TASK DESCRIPTION:
Reproduce the lines of the material below from the line containing "Observe the photograph" through the line containing "9195 millimetres", with every request kept. Add 23 to each distance value in the answers.

Questions on scene geometry:
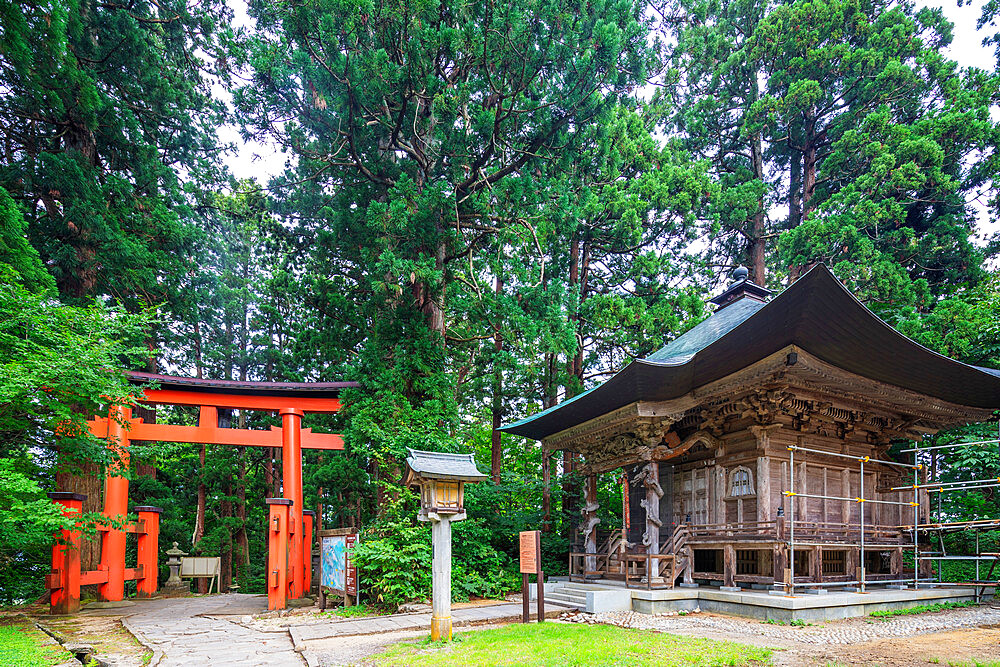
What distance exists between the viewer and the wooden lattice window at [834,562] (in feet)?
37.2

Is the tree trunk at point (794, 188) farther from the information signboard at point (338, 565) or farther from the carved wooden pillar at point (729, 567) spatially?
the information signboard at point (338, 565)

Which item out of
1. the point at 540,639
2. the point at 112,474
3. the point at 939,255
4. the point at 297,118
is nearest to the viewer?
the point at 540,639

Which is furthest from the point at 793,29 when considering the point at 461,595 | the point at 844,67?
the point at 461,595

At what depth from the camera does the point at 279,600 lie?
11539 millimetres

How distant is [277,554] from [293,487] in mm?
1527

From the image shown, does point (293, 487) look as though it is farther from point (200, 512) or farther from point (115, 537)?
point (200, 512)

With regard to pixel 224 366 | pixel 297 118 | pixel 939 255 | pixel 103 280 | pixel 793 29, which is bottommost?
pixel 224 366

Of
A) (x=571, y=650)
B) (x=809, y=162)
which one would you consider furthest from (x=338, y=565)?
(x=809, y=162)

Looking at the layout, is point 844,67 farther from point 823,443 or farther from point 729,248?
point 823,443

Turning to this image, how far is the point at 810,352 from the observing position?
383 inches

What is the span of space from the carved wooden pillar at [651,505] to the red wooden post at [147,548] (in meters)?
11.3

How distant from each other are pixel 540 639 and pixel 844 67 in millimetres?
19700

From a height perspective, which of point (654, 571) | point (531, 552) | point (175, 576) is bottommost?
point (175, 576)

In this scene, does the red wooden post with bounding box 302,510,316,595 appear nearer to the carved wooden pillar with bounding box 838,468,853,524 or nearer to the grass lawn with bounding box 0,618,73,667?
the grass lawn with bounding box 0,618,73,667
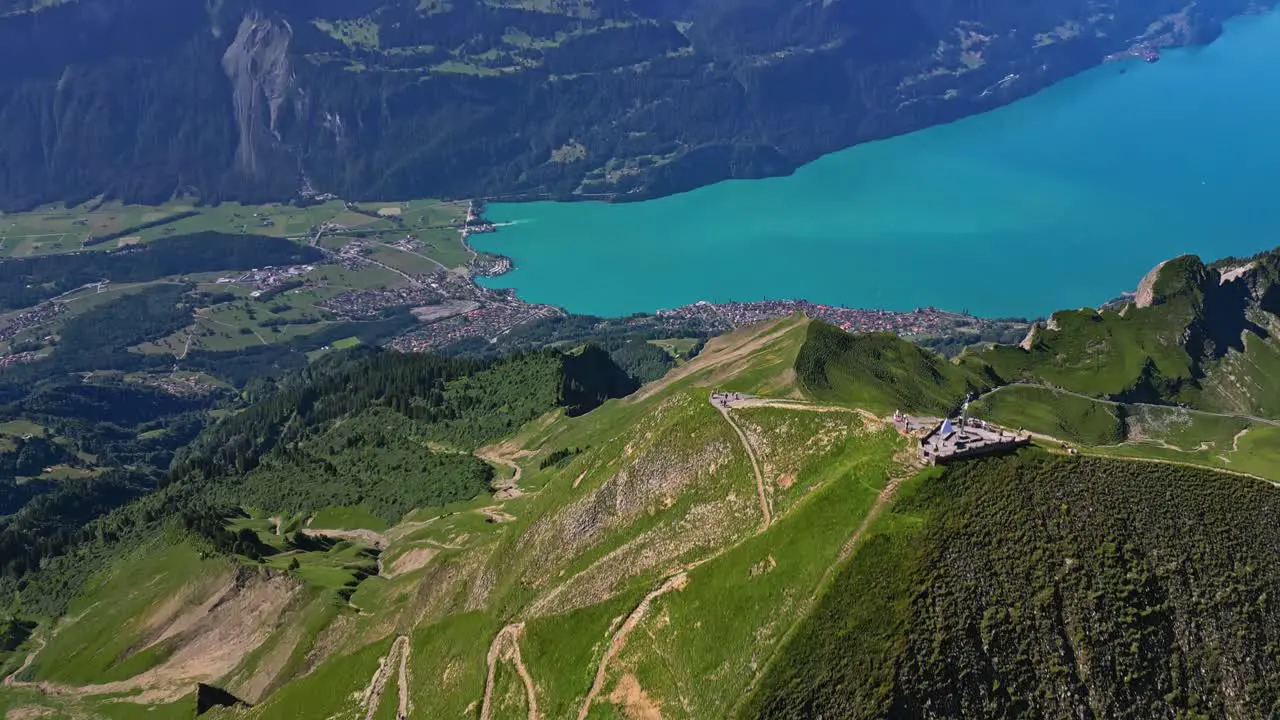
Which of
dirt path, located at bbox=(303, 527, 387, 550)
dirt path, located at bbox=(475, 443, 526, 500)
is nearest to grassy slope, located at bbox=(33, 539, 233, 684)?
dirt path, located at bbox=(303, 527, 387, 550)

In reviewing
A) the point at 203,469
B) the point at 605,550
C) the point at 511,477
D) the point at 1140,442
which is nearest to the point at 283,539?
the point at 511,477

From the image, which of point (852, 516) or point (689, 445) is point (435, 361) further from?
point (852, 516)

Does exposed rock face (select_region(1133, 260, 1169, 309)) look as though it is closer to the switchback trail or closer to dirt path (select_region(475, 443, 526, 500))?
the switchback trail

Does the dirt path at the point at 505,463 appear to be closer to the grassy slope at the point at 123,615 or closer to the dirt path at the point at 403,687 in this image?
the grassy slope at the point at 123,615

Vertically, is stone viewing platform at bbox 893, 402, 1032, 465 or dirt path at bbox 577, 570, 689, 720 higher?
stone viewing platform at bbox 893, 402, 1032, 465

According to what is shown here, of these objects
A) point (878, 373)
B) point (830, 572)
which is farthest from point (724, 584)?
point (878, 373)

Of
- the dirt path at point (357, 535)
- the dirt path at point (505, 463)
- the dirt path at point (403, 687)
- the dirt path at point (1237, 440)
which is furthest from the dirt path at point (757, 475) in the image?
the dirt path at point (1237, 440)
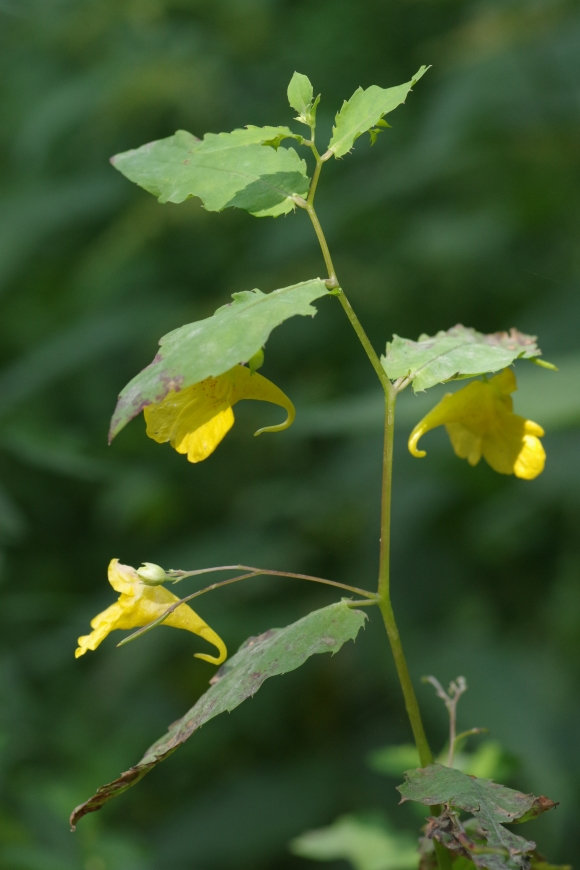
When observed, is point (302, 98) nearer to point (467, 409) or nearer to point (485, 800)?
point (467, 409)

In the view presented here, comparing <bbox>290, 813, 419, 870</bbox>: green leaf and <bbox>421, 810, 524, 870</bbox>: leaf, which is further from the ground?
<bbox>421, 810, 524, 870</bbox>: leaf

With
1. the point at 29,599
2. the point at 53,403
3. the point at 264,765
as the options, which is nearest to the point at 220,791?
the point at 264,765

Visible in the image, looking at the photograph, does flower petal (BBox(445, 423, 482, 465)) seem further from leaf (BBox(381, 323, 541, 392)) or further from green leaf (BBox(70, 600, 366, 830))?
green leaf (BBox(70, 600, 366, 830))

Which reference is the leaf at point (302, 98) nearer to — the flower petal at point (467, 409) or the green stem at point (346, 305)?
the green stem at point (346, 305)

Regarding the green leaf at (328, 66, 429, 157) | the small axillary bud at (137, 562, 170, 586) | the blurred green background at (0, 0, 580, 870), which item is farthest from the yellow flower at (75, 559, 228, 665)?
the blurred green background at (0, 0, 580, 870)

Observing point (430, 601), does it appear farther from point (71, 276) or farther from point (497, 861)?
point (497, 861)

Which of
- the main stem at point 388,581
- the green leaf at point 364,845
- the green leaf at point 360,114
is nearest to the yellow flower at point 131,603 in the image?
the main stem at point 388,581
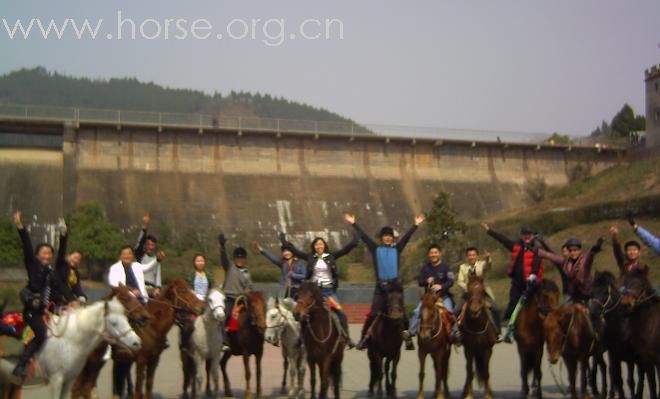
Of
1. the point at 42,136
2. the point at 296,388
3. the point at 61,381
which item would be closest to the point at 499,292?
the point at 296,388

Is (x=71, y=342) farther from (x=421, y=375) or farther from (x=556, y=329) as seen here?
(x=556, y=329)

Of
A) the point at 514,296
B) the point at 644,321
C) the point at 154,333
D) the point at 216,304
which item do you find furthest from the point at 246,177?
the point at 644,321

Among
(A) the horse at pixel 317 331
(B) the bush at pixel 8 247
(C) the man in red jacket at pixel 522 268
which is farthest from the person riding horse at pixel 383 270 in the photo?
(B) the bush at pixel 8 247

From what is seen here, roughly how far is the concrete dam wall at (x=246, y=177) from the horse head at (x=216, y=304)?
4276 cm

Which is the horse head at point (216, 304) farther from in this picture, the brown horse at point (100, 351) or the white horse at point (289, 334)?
---
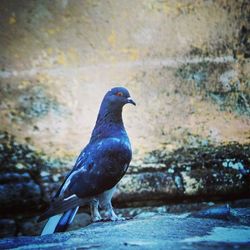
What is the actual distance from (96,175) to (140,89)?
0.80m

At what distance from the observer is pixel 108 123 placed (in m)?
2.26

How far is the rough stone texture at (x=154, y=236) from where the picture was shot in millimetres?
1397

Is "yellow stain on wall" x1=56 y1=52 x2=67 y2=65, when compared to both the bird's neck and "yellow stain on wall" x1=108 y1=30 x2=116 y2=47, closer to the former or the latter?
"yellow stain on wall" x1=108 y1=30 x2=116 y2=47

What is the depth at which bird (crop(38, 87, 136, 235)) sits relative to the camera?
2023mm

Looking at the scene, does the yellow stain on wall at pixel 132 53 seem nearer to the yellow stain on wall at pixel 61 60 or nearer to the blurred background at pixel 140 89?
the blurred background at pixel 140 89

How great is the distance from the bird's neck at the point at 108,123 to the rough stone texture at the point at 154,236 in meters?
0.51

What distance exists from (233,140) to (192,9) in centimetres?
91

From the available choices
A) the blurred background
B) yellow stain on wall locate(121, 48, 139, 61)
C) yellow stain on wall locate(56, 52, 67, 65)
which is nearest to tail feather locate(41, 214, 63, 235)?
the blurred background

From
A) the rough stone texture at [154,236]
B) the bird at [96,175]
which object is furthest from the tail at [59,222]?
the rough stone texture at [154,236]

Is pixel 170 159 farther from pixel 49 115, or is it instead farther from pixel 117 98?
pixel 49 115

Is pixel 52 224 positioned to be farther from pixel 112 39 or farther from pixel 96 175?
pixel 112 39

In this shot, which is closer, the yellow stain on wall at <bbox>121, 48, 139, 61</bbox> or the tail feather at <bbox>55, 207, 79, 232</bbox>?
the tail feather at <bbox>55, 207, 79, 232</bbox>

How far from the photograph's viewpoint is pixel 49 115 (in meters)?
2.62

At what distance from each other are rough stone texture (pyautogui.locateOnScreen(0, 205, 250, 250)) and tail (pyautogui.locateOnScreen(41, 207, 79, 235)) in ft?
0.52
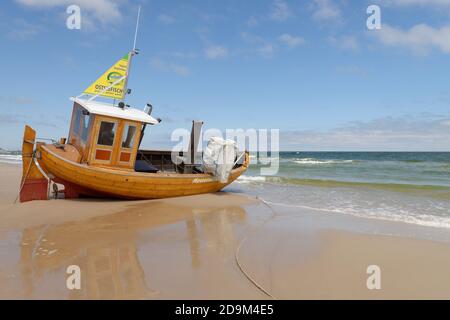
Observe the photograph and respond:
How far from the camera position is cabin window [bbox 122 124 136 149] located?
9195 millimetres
---
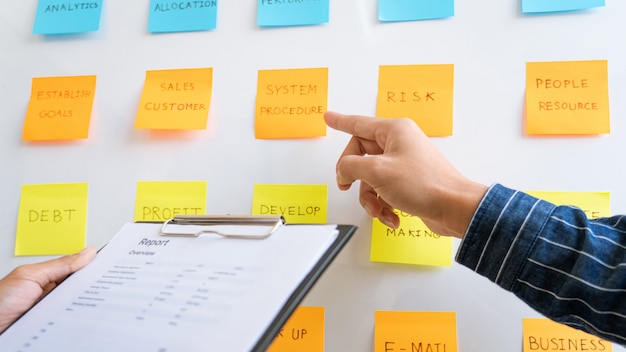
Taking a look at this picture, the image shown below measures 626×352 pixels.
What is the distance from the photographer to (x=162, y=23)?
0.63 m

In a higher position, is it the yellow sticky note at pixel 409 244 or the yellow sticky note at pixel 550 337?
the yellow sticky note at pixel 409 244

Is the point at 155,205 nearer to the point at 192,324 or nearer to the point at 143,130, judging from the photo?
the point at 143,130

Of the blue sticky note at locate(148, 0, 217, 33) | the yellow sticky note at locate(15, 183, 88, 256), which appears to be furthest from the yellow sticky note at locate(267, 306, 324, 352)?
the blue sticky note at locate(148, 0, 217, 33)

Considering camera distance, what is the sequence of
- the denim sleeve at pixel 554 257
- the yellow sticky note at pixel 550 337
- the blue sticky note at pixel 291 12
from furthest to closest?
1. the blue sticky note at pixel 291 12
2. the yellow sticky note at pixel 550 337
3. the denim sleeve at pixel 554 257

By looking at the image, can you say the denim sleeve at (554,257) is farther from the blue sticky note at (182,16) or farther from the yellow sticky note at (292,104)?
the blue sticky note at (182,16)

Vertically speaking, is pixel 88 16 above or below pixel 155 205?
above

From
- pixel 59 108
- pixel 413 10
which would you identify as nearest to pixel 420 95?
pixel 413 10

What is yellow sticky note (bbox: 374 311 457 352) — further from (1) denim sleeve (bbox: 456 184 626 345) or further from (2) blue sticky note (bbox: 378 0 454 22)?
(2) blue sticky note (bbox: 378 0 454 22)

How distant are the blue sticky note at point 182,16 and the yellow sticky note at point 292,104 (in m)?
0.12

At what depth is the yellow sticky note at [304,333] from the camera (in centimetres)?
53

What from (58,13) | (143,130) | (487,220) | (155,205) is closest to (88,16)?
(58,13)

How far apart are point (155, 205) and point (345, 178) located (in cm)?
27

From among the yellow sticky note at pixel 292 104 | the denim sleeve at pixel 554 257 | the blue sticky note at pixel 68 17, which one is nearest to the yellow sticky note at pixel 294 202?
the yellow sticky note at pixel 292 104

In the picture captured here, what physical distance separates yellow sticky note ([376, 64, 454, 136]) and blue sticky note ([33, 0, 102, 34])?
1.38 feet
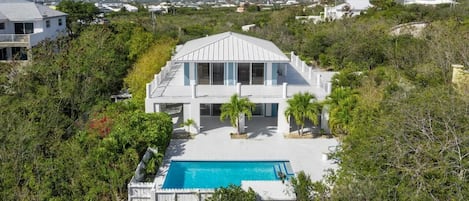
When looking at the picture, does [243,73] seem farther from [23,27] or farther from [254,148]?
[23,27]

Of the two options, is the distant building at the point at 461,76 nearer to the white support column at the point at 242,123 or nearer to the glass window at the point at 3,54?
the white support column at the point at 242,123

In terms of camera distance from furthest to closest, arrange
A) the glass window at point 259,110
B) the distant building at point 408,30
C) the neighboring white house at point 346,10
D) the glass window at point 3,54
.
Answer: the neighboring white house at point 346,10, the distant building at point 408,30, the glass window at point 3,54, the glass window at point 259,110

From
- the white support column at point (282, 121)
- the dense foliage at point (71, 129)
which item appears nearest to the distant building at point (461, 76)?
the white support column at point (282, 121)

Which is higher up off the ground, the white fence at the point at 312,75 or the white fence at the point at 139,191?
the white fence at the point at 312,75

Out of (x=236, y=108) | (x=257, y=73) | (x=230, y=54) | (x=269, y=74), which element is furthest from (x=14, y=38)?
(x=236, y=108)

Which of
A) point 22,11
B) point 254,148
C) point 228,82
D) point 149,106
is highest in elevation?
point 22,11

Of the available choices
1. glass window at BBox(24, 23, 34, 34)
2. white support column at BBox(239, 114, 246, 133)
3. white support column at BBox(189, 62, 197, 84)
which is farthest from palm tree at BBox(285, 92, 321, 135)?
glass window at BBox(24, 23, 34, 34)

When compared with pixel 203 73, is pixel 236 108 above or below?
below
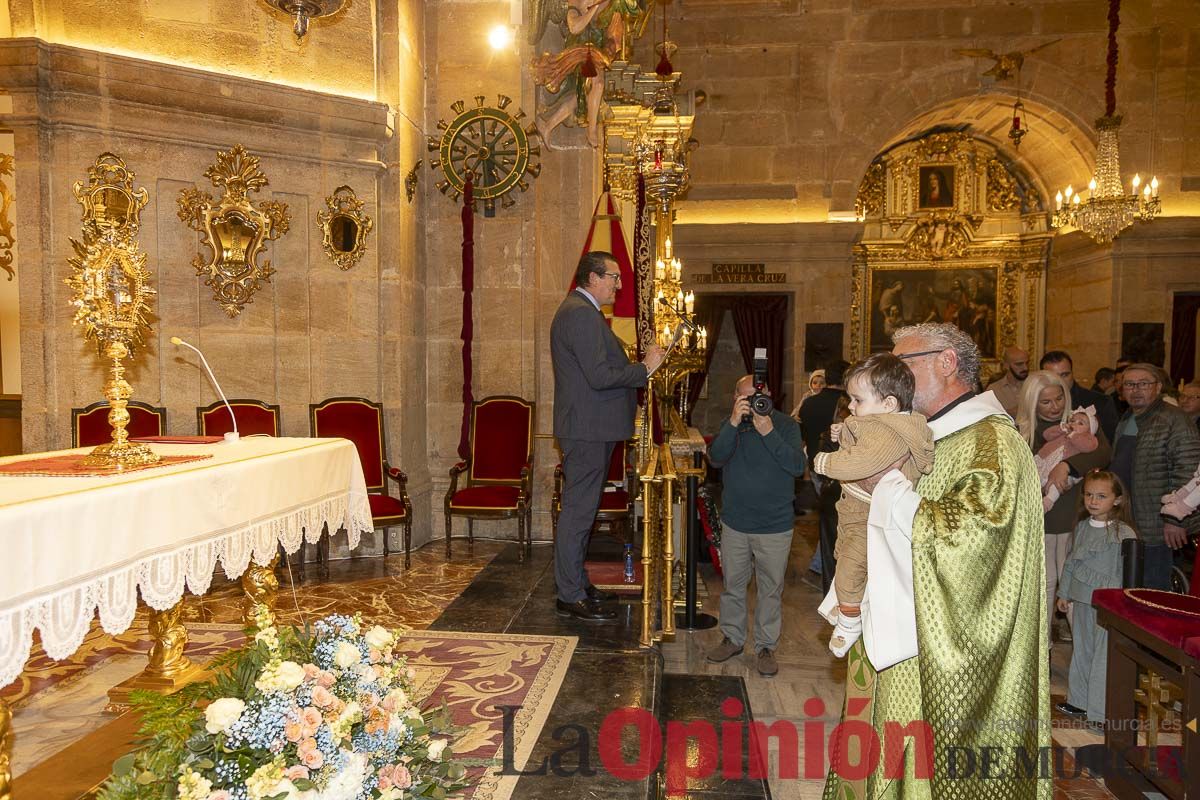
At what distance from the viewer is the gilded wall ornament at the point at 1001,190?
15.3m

FINISHED ANSWER:
Observe the photograph and respond:
How far from the camera position is cabin window [bbox 122 124 136 149] located?
9218 millimetres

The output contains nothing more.